Das Thema der kulturellen Integration erscheint zum ersten Mal in den Spalten der “Informationswissenschaft”. SALOMÉ NÄF, Archivarin bei den Archives historiques de Nestlé, beschäftigt sich in ihrem Artikel mit Inclusion culturelle et accès à l’information; der Untertitel präzisiert die Stossrichtung: Accessibilité des archives, bibliothèques et musées de Suisse romande aux personnes en situation de handicap. Das inzwischen zwanzigjährige Behindertengleichstellungsgesetz sowie die Behindertenrechtskonvention der UNO, der die Schweiz 2014 beigetreten ist, verlangen unmissverständlich den Abbau der Benachteiligungen von Menschen mit Behinderungen. Dass dies immer noch nicht flächendeckend geschehen ist, wird bei genauerem Hinschauen unschwer deutlich. Gerade GLAM-Institutionen, die den Zugang zu Informationen für die gesamte Bevölkerung als Kern ihrer Mission postulieren, sind in dieser Hinsicht besonders gefordert und sollten als Leuchttürme fungieren. Salomé Näf listet zunächst fünf Handlungsfelder auf, in denen sich Zugänglichkeit manifestiert. Eine Umfrage bei Kulturinstitutionen in der Westschweiz erlaubt zum ersten Mal eine Gesamteinschätzung der Situation und der Handlungsbedarfe. Zum Schluss liefert ein ausführliches Interview mit der Bibliothèque de Vevey ein Praxisbeispiel, anhand dessen verschiedene Massnahmen diskutiert und analysiert werden können.
Ebenfalls um den Zugang zu und die Zugänglichkeit von institutionellen Sammlungen geht es im letzten Beitrag des ersten Teils dieser Ausgabe. MAËL GOARZIN, wissenschaftlicher Bibliothekar an der Bibliothèque cantonale et universitaire de Lausanne, befasst sich mit der Médiation culturelle et mise en valeur des collections sur le site Unithèque de la BCU Lausanne. Der in der Schweiz praktisch einzigartige Kontext des Universitätscampus Dorigny in Lausanne erfordert eine eigene ganzheitliche Herangehensweise an die Kulturvermittlung der Universitätsbibliothek. Konkret gilt es, sich im Wechselspiel mit dem Service Culture et Médiation Scientifique der Université de Lausanne sowie mit weiteren universitären Akteuren zu positionieren und gleichzeitig von den Synergien zu profitieren, die die gemeinsame Präsenz auf dem Campus ermöglicht. Entsprechend skizziert Maël Goarzin zunächst diese Landschaft, bevor er die Ziele der BCUL und mögliche, aus der Literatur entnommene theoretische Ansätze diskutiert. Die konkrete Umsetzung führt dann wieder über Partnerschaften auf dem Campus, mit der universitären Gemeinschaft, Studierenden und ihren Vereinigungen, Dozierenden und anderen. Eine Zusammenstellung dessen, was dies für die Bibliothek in Sachen Ressourcen, Raumbedarf und personelle Kompetenzen bedeutet, schliesst den Artikel ab.

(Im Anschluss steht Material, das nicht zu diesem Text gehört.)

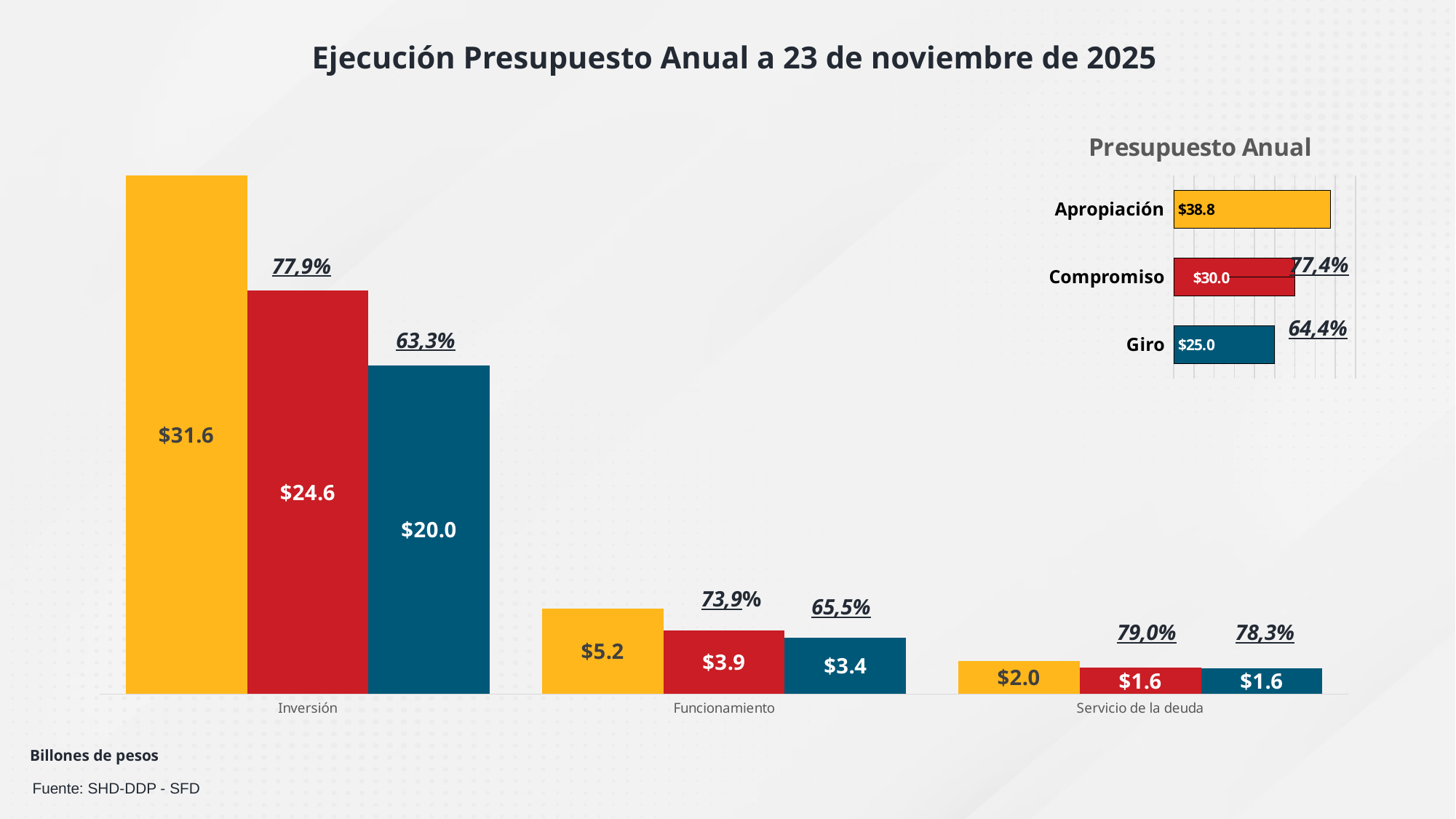
In the main chart 'Ejecución Presupuesto Anual a 23 de noviembre de 2025', what is the value of the blue bar for Funcionamiento? $3.4 In the main chart 'Ejecución Presupuesto Anual a 23 de noviembre de 2025', what percentage is shown above the red bar for Servicio de la deuda? 79,0% In the main chart 'Ejecución Presupuesto Anual a 23 de noviembre de 2025', what is the difference between the yellow bar and the red bar for Inversión? $7.0 What type of chart is the 'Presupuesto Anual' chart? Bar chart In the 'Presupuesto Anual' chart, which category has the lowest value? Giro In the 'Presupuesto Anual' chart, what is the value for Giro? $25.0 In the main chart 'Ejecución Presupuesto Anual a 23 de noviembre de 2025', how many categories are shown on the x axis? 3 In the main chart 'Ejecución Presupuesto Anual a 23 de noviembre de 2025', what is the value of the yellow bar for Inversión? $31.6 In the main chart 'Ejecución Presupuesto Anual a 23 de noviembre de 2025', which category has the highest yellow bar? Inversión In the 'Presupuesto Anual' chart, what percentage is shown next to the Compromiso bar? 77,4% In the 'Presupuesto Anual' chart, what is the value for Apropiación? $38.8 In the 'Presupuesto Anual' chart, what is the difference between Apropiación and Compromiso? $8.8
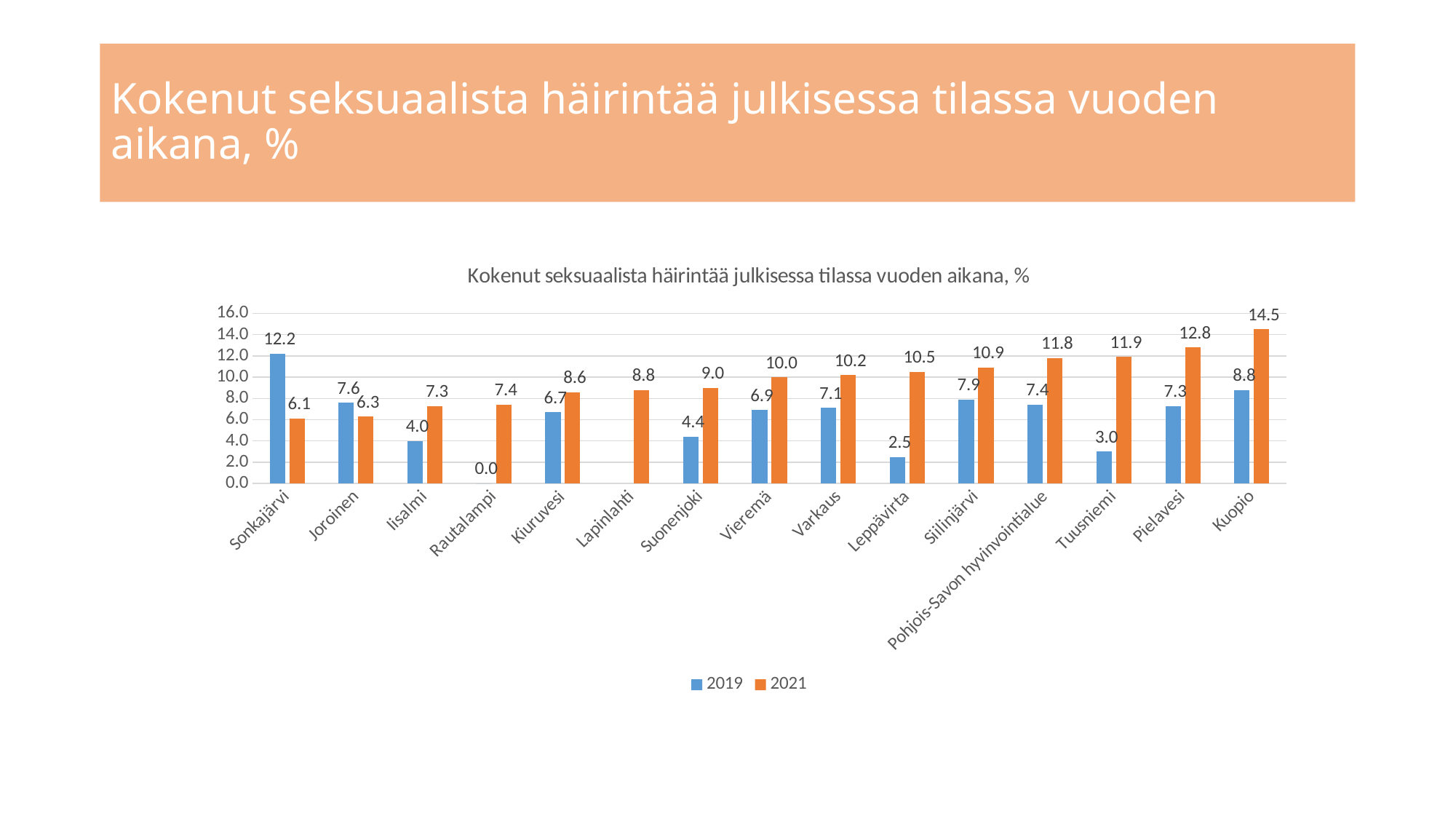
What is the 2019 value for Sonkajärvi? 12.2 What is the 2021 value for Kuopio? 14.5 What is the difference between the 2021 and 2019 values for Kuopio? 5.7 How many categories are shown on the x axis? 15 Which is larger for Sonkajärvi, the 2019 value or the 2021 value? 2019 What is the 2021 value for Pohjois-Savon hyvinvointialue? 11.8 What kind of chart is shown on the slide? Bar chart Which category has the lowest 2021 value? Sonkajärvi How many series does the legend list? 2 Which category has the highest 2019 value? Sonkajärvi Which category has the highest 2021 value? Kuopio Do the 2021 values rise or fall from left to right along the x axis? Rise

Die Artikel im ersten Teil dieser Ausgabe schliessen an die archiv-, bibliotheks- und informationswissenschaftliche Forschung und Diskussion an und machen sie in den schweizerischen institutionellen Kontexten fruchtbar. Die enge Verzahnung von Theorie und Praxis, die den MAS ALIS auszeichnet, wird hier in exemplarischer Weise sichtbar.